> [Exercise passage]

________________

First 2 days of sales of recreational marijuana top $1.5 million in Montana

HELENA, Mont. (AP) — During the first weekend of legal recreational marijuana sales in Montana, customers purchased more than $1.5 million in products, the Department of Revenue said.

The 20% sales tax raised over $313,000 in revenue for the state.

Jeff Radke inquires about concentrate cannabis products at the Higher Standard in Helena, Montana, on Saturday, Jan. 1, 2022, the first day of legal recreational marijuana sales in Montana. State licensed businesses sold more than $1.5 million in marijuana products of Saturday and Sunday, the Department of Revenue said. Photo Thom Bridge/Independent Record via AP

Another $443,000 in medical marijuana was sold on a Saturday and Sunday, the agency said, bringing in another $17,300 in tax revenue, the Montana State News Bureau reported. Medical marijuana is taxed at a 4% rate.

“This is a great start to what will prove to be a significant tax contribution from Montana’s cannabis industry,” said Pepper Petersen, president and CEO of the Montana Cannabis Guild.

Montana voters approved recreational marijuana use for adults 21 and older in November 2020. The 2021 Legislature passed a bill to implement the program beginning on Jan. 1, allowing adults to buy and possess an ounce of cannabis, up to 8 grams of concentrate or edibles containing up to 800 mg of THC — the main psychoactive compound in cannabis.

Under the implementation bill, the first $6 million in taxes on recreational marijuana each year would fund a Medicaid program to increase behavioral health and addiction treatment in Montana. The Centers for Medicare and Medicaid Services is reviewing the state’s proposal.

________________

> [Information shown]
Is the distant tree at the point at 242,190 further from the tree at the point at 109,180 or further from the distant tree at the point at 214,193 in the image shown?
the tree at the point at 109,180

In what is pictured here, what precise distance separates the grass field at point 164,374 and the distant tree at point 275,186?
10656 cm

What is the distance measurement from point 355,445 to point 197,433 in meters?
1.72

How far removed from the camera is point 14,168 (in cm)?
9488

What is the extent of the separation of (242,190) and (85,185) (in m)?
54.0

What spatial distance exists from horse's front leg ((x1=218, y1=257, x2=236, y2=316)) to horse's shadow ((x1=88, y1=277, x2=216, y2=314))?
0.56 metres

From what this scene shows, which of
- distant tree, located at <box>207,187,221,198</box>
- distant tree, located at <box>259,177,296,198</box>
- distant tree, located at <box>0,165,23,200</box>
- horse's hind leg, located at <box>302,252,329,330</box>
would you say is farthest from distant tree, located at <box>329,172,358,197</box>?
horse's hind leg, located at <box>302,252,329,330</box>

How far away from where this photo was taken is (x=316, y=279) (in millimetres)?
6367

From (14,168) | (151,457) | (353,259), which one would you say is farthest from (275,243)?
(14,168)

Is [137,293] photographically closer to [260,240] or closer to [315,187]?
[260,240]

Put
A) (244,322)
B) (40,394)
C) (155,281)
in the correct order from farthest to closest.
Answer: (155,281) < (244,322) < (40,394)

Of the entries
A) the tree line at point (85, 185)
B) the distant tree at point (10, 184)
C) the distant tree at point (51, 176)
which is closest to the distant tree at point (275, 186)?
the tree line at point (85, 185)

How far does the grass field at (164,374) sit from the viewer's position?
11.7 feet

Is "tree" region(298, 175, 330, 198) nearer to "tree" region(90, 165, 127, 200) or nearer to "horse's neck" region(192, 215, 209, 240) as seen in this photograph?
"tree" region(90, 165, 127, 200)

________________

> [Required tasks]
- a) From the article on Montana marijuana sales, extract the passage from "The 20% sales" up to and including "at a 4% rate.".
- b) For each statement, say yes or no to whether the article on Montana marijuana sales supports it, and quote the words from the article that decide it.
(i) Recreational marijuana sales in Montana carry a 20% sales tax.
(ii) Montana voters approved recreational marijuana use in November 2021.
(iii) Each year, the first $6 million in taxes on recreational marijuana would fund a Medicaid program.

> [Task-by-task answers]
- a)
The 20% sales tax raised over $313,000 in revenue for the state.

Jeff Radke inquires about concentrate cannabis products at the Higher Standard in Helena, Montana, on Saturday, Jan. 1, 2022, the first day of legal recreational marijuana sales in Montana. State licensed businesses sold more than $1.5 million in marijuana products of Saturday and Sunday, the Department of Revenue said. Photo Thom Bridge/Independent Record via AP

Another $443,000 in medical marijuana was sold on a Saturday and Sunday, the agency said, bringing in another $17,300 in tax revenue, the Montana State News Bureau reported. Medical marijuana is taxed at a 4% rate.

- b)
(i) Yes: "The 20% sales tax raised over $313,000 in revenue for the state."
(ii) No: "Montana voters approved recreational marijuana use for adults 21 and older in November 2020."
(iii) Yes: "the first $6 million in taxes on recreational marijuana each year would fund a Medicaid program to increase behavioral health and addiction treatment in Montana."